TASK —
In the entries below, find the line with "Beautiful brunette girl" and the line with "Yves saint laurent, a". Reproduce those two lines and every line between them exactly, and nothing more.

(Brief descriptive captions)
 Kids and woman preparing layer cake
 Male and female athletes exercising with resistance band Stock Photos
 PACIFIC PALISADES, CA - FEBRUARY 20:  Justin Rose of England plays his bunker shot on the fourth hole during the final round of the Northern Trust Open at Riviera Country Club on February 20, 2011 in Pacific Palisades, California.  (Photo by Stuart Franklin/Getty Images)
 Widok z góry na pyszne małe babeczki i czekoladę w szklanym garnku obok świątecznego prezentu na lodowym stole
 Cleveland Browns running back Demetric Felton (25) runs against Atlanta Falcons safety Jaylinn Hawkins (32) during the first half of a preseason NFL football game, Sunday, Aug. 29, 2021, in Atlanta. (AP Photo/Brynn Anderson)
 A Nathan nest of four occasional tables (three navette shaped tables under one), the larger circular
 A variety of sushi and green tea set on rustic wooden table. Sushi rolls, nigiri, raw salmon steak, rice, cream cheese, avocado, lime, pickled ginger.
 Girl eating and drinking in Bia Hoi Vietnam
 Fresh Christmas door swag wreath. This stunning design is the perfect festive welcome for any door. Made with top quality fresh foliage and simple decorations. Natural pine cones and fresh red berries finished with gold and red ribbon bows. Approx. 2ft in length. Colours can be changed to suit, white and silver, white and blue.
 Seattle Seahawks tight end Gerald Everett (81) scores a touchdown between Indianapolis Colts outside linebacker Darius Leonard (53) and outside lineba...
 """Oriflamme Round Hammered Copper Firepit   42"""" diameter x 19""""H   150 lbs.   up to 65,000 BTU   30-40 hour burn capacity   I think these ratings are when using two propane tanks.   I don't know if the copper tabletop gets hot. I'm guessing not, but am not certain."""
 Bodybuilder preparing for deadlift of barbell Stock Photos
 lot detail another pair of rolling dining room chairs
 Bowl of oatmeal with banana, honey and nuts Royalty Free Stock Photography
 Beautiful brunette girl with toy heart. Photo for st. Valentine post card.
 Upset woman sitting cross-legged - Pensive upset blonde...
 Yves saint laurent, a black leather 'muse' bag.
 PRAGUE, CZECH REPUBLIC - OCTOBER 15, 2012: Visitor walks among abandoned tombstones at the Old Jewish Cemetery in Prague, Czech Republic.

FINISHED TASK —
 Beautiful brunette girl with toy heart. Photo for st. Valentine post card.
 Upset woman sitting cross-legged - Pensive upset blonde...
 Yves saint laurent, a black leather 'muse' bag.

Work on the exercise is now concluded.